What is expected:
The answer must give back every line of the data exactly, with no pictures.

Information shown:

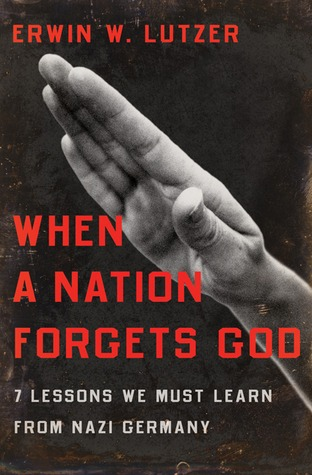 When a Nation Forgets God by Erwin W. Lutzer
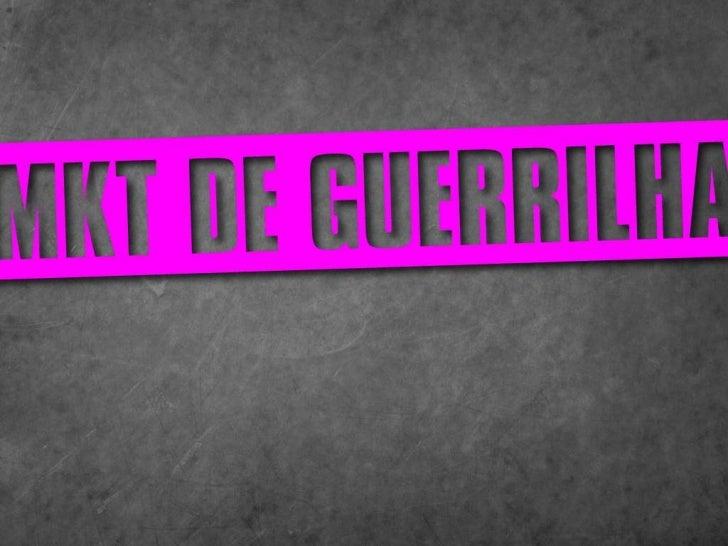 Apresentação mkt guerrilha 30 05 2011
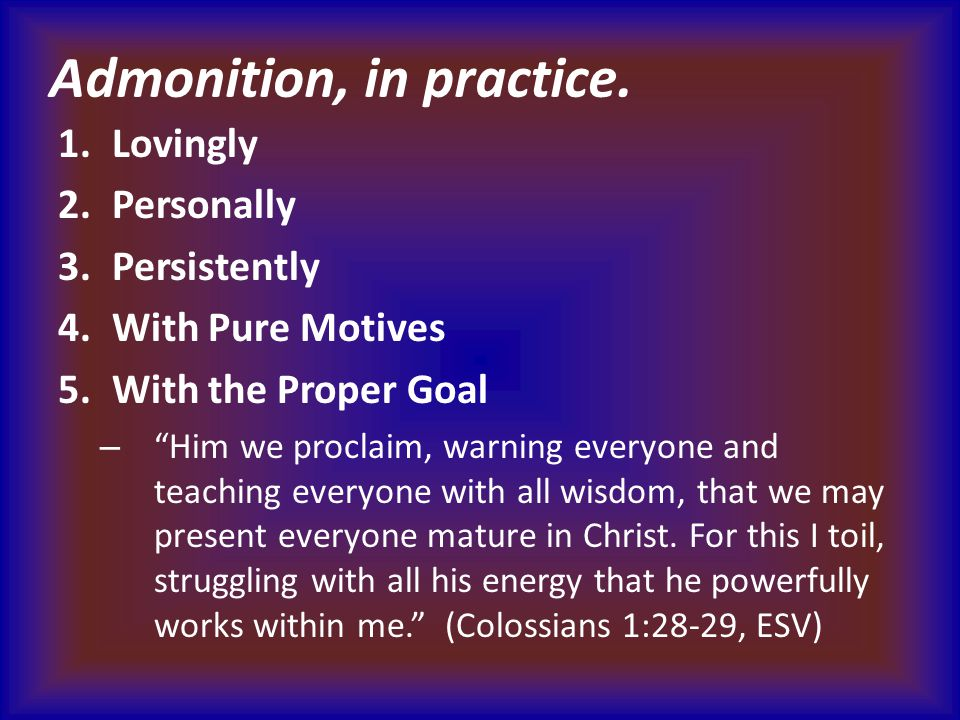"""Admonition, in practice. 1.Lovingly 2.Personally 3.Persistently 4.With Pure Motives 5.With the Proper Goal – """"Him we proclaim, warning everyone and te"""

Solution to this problem:
 When a Nation Forgets God by Erwin W. Lutzer
 Apresentação mkt guerrilha 30 05 2011
"""Admonition, in practice. 1.Lovingly 2.Personally 3.Persistently 4.With Pure Motives 5.With the Proper Goal – """"Him we proclaim, warning everyone and te"""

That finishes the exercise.